In June of 2022, none of us can escape the fact that it costs more to live our daily lives than it did this time last year. Your grocery bill is higher; a tank of gas is higher; and the cost of housing (for both renters and buyers) is more expensive. Increasing the talk and concern about whether a recession is on the horizon.
So, I get there may be little solace derived from remembering that in 52 years we’ve had seven recessions. Yet, I think it is a fact worth keeping in mind.
Along with this: May’s unemployment was 3.6% and job growth remains strong – aka, hopeful signals.
Just as the context and circumstances influenced when a recession occurred, how long it lasted, and how “deep” it was, context and circumstances matter when it comes to the decisions (financial and otherwise) that you and I make.
Just as our policy makers and CEOs need to manage a delicate balance of looking back for guidance, facing the present day facts, and making decisions for the future that aren’t entirely based on what worked (or didn’t) in the past. You and I need to do likewise.
Because even when the “indicators” remain static, the environment doesn’t.
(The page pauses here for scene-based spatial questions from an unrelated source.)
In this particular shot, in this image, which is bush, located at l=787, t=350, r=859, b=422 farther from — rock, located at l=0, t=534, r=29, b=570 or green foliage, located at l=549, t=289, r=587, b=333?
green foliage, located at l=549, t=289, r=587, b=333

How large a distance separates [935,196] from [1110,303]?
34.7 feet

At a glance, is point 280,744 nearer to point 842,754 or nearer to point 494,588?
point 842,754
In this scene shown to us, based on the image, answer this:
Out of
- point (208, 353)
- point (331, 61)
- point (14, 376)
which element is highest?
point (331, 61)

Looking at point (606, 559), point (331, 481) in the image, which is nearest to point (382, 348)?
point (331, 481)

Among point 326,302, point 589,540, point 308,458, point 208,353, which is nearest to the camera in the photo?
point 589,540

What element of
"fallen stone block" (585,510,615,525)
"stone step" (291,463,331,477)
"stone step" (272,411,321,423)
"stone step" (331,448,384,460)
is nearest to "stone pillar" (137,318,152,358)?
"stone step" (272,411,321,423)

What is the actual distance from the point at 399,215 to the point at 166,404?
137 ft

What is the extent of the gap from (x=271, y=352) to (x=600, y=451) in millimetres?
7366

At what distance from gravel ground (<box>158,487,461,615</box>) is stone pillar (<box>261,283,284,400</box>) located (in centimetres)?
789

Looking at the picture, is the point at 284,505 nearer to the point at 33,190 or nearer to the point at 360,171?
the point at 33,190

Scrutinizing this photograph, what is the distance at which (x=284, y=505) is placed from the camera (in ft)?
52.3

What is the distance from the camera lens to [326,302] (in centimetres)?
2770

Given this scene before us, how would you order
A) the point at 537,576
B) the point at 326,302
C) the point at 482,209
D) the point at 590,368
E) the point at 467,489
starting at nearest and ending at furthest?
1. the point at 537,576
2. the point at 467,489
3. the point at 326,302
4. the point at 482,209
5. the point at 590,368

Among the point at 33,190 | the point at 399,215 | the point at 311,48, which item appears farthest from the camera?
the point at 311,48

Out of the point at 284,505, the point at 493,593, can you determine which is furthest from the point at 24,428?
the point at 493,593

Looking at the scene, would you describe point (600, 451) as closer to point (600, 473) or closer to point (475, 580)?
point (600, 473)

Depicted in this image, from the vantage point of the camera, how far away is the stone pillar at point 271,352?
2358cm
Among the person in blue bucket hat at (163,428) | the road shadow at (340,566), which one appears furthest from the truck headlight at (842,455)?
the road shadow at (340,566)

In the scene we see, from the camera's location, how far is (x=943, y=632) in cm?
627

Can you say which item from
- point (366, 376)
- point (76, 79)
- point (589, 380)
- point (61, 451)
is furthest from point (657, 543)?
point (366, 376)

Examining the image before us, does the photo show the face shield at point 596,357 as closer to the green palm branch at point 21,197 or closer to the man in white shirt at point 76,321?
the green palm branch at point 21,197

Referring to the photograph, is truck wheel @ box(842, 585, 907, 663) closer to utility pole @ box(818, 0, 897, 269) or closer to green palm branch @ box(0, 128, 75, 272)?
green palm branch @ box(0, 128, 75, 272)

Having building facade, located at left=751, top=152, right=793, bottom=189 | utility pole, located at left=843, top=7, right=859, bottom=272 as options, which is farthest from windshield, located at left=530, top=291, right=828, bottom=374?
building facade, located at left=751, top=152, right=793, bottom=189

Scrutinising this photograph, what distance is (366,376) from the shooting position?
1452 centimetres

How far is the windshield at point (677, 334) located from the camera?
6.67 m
Above, I shared four of the twelve recessions that happened in the 20th century and the three we’ve had thus far in the 21st century. What do you notice about this brief timeline?
Given this pattern, why do we always seem to be surprised when recessions happen?
Yes, we may be caught off guard by the timing, or the specific triggers, or the length of time. But, at this point in our economic, business and political history we really should expect a recession to happen and manage our cashflow, debt, and investments accordingly.
Because nothing grows unbounded for an indefinite period of time.
So, another reminder for you and me is this: Expect things to go off the rails, and plan accordingly. (By the way, this isn’t about being pessimistic; it’s about being prepared for multiple outcomes – including one where you don’t get what you most want.)
Economists often debate whether falling consumer confidence sparks a recession, or if it’s in response to one. And this debate will likely continue because of how humans behave, e.g., consumers being fearful even when economic conditions are relatively strong.
Last week, in a Fortune article, Peter Atwater, an adjunct professor of economics at William & Mary, said, in part, “Recessions are almost always preceded by some level of overconfidence…”
What struck me about this statement is the business and economic growth and expansion that occurred from November 2020 until about January 2022. Some Fortune 100-500 companies experienced record sales and profits; the same is true for small businesses. And for some, it continues still as of this writing.
The stock market has taken a beating in recent weeks, but it crossed the 30,000 threshold on November 23, 2020 and recorded a historic high of 36,799.65 in January of this year. (Hint: now is a good time to buy…)
All of these are seedlings for overconfidence.
On the flip side, the personal savings rate has declined and is back to its September 2008 level of 4.4% after reaching a high of 10.5% in July 2021, according to data from the Bureau of Economic Analysis. Savings is declining, but spending remains strong, and debt is beginning to increase.
But, Heed the Warning
Recessions may be natural. And, I personally hope we are not on the heels of having one – right now.
However, if it turns out that we are already in it (which may be the case) or it’s just around the corner, let’s use the time right now to focus on the big picture.
One potential positive spin of the doom and gloom reporting on an impending recession are the things it invites you and me to pay attention to, such as:
- Focusing on building your cash reserves (personal + business)
- Getting clear(er) about your goals – short-term and long-term
- Not making/taking dramatic decisions/actions solely based on short-term pain and inconvenience
It can be hard to keep the big picture in focus when every day you’re getting bombarded with the message, “the recession is coming.” Yet for the sake of your financial and emotional health (and wealth), it is a choice I hope you’ll make.